Some changes at Social Science One

Social Science One is now housed at Harvard’s Institute for Quantitative Social Science and is supported by a small endowment, which gives us a little elbow room. Unrelatedly, Nate Persily, after two years of devoting his life to this enterprise and all of us in the research community, is stepping down as co-chair (see his statement below). You may also have seen the announcement about our new Facebook 2020 US Election Study and updates to the “Condor” URLs dataset (now covering 46 countries and including more than 17 trillion differentially private cell values), as well as our more general efforts on differential privacy through our new collaboration with Microsoft and our Sloan Foundation grant for a community effort known as OpenDP.

With these developments in process, we have been eliciting ideas from many people for restructuring Social Science One, its committees, leadership, and projects, all toward the goal of helping to maximize the flow of data and expertise among academia, industry, and government. In this process, we have been talking to scholars associated with Social Science One, and widening concentric circles of others. If you have any ideas, I’d love to hear from you via email, phone, v-chat, or any other means. (I wish I could also encourage you to stop by my office, but I also wish I could stop by my office!)

To help with this process, I’ve negotiated more specific agreements with Facebook (as only one of the companies we will work with) about what we will have the authority to do and what we can offer.  These will involve our influence over the creation and distribution of new datasets, better computer infrastructure, improved software and hardware to analyze the data, deeper contacts with relevant parts of the company, and some input into parts of Facebook decision making. We will also be able to offer early access to new datasets, including for publication, for those involved in Social Science One. There is more to it than this, and more to arrange, but here are some details on what we have arranged so far. Obviously, experience with Facebook indicates that we have to see what happens in practice. At the same time, we have amassed lots of experience building different types of industry-academic partnerships, under different models, and so we hope to be able to extend data sharing arrangements for academics with other companies and organizations.

On organizational directions, I think it makes sense for Social Science One leadership to focus on negotiating industry-academic partnerships and supporting the organization, and to devolve any decision making power we might have over data access to subsets of committee members (such as to constitute the “commission” of academics to decide on access to Facebook data under our original partnership model). Another issue is the leadership structure, which could be a chair, co-chairs, an executive committee, or something else. We need to consider how we might revamp our committee structure to better convey publicly what we are doing, and to ensure inclusive access to a diverse array of academics from around the world. One suggestion has been to switch to geographically organized committee structures (and by specific project when needed), rather than substantive areas of interest, or to one diverse group without divisions. Alternatively, maybe we should follow those in public health who regard it as inappropriate to extract data from a developing country without involving local academics, and so another option is to actively foster more vibrant cross-national collaborative research when we are able to make data available.

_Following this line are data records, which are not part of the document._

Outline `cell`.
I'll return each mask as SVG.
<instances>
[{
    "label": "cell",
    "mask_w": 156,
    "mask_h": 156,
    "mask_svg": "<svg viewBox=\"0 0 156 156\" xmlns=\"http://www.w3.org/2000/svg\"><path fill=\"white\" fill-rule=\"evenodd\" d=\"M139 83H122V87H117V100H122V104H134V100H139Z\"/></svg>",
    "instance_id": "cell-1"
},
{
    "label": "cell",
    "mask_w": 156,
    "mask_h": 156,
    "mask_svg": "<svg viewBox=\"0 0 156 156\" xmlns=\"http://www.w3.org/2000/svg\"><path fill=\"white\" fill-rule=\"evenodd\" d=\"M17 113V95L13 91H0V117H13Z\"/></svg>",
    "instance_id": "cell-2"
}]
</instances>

Many other issues need consideration, and we have many more discussions to come and work to do.  But right now, I know I speak for the whole academic community in expressing my deepest thanks to my distinguished collaborator and co-chair, Nate Persily, for all he has contributed to the social sciences, and for all our work together on this project. Nate worked tirelessly for the academic community on Social Science One since its inception. It is three hours earlier in Palo Alto than Cambridge, but I would often receive texts from him before I woke up and we regularly talked late into the night. The fact that he lives in Silicon Valley near the tech companies was convenient for me and others but it also meant that, in addition to endless electronic communications, he had numerous in person meetings to attend. And, as if that wasn’t enough, Nate took on a diplomat-in-chief role at Social Science One, traveling all over the world to stay in close touch with the disparate parts of the academic community and regulators -- trying to explain the latest inexplicable turn of events with Facebook to everyone (I came to believe that his average location over the last two years was somewhere near the center of the earth).  And all the while, Nate has remained the consummate scholar -- a political scientist, lawyer, and policy analyst and participant -- deeply involved in the legal and policy process.  While helping to run Social Science One, he ensured the efficient and fair operation of democracy in several US states through his redistricting and expert witness work, was commissioner on the Kofi Annan Commission on Elections and Democracy in the Digital Age, and has contributed important scholarship to democracy, elections, voting, and what he calls the “law of democracy”.  And now, as he explains below, we are about to be indebted to him for keeping American elections safe in the 2020 US election. Thanks from us all.


Here’s Nate’s statement in full:

I am writing today to announce my resignation as co-chair of Social Science One. It has been a great honor working with Gary King for the past two years, meeting with so many fantastic social scientists around the world to try to bring transparency and to provide independent academic access to social media data.  We have learned many lessons over that period about how difficult it is to dislodge data from social media companies for independent academic analysis. I strongly believe that our experience, difficult as it has been at times, was necessary to craft any future pathway for academic partnerships with technology companies. I will continue to work on these issues, especially promoting government regulation to ensure a privacy-protected pathway for academic access to corporate data, in my role as Co-Director of the Stanford Cyber Policy Center. However, in the short term I need to dedicate my energy to the Stanford-MIT Healthy Elections Project ( to do what I can to help ensure the 2020 U.S. election is safe, fair, and legitimate.